## Instructions to follow:
Copy out every line of the records below word for word.

[Dataset excerpt]
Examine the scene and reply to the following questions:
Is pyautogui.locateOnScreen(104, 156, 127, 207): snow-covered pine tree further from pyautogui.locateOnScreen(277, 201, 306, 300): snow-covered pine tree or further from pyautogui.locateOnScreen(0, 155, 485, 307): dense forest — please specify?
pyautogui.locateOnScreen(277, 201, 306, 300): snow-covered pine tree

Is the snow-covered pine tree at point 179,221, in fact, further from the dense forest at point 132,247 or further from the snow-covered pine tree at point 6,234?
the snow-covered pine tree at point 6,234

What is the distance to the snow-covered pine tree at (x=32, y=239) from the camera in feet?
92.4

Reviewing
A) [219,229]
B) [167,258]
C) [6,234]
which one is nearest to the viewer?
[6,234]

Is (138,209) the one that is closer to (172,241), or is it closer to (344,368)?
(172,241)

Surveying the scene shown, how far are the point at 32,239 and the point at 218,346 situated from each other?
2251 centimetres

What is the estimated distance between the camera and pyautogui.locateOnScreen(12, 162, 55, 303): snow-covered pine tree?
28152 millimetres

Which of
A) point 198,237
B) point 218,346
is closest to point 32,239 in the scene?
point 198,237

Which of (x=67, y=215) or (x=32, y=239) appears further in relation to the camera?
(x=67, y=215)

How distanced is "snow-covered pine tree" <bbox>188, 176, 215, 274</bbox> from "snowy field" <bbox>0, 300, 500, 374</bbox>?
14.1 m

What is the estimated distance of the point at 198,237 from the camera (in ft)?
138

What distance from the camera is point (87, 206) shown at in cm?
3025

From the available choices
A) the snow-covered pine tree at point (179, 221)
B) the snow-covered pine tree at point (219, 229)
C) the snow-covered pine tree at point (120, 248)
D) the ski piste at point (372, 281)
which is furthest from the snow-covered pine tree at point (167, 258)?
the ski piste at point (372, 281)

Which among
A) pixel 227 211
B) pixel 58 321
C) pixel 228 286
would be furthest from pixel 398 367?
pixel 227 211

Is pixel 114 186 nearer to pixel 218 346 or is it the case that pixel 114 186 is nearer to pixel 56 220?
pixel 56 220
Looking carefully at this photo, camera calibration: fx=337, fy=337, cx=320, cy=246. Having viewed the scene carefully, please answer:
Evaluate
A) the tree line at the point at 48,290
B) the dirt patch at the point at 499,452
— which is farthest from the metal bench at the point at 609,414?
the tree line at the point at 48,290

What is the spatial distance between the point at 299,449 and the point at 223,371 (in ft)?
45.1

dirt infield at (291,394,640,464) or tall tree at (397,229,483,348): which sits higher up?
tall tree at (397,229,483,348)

## Exercise answer:
Examine the scene and reply to the following questions:
Is pyautogui.locateOnScreen(104, 156, 127, 207): snow-covered pine tree further from pyautogui.locateOnScreen(277, 201, 306, 300): snow-covered pine tree or further from pyautogui.locateOnScreen(0, 155, 485, 307): dense forest — please specify?
pyautogui.locateOnScreen(277, 201, 306, 300): snow-covered pine tree

Is the snow-covered pine tree at point 179,221, in fact, further from the dense forest at point 132,247 or further from the snow-covered pine tree at point 6,234?
the snow-covered pine tree at point 6,234

What is the distance to the snow-covered pine tree at (x=32, y=239) from the camera in feet?
92.4

Reviewing
A) [219,229]
B) [167,258]
C) [6,234]
which one is nearest to the viewer?
[6,234]

Is (138,209) the one that is closer to (172,241), or is it closer to (344,368)?
(172,241)

Surveying the scene shown, how far are the point at 32,239 and the point at 218,346 situated from each other?
2251 centimetres

What is the estimated distance between the camera and pyautogui.locateOnScreen(12, 162, 55, 303): snow-covered pine tree?
28152 millimetres

Which of
A) point 198,237
B) point 218,346
is closest to point 32,239 in the scene?
point 198,237

Which of (x=67, y=215) or (x=32, y=239) appears further in relation to the camera?
(x=67, y=215)

How distanced is "snow-covered pine tree" <bbox>188, 176, 215, 274</bbox> from "snowy field" <bbox>0, 300, 500, 374</bbox>?
14.1 m

What is the estimated distance of the point at 198,237 from the camera (in ft)?
138

What distance from the camera is point (87, 206) shown at in cm?
3025

From the available choices
A) the snow-covered pine tree at point (179, 221)
B) the snow-covered pine tree at point (219, 229)
C) the snow-covered pine tree at point (120, 248)
D) the ski piste at point (372, 281)
which is furthest from the snow-covered pine tree at point (167, 258)?
the ski piste at point (372, 281)

Which among
A) pixel 227 211
B) pixel 58 321
C) pixel 228 286
would be furthest from pixel 398 367?
pixel 227 211

Is pixel 114 186 nearer to pixel 218 346 or is it the case that pixel 114 186 is nearer to pixel 56 220?
pixel 56 220
Looking carefully at this photo, camera calibration: fx=337, fy=337, cx=320, cy=246. Having viewed the scene carefully, please answer:
Evaluate
A) the tree line at the point at 48,290
B) the dirt patch at the point at 499,452
— which is farthest from the metal bench at the point at 609,414?
the tree line at the point at 48,290

What is the spatial distance between the point at 299,449 and the point at 223,371 (in ft)?
45.1

dirt infield at (291,394,640,464) or tall tree at (397,229,483,348): which sits higher up?
tall tree at (397,229,483,348)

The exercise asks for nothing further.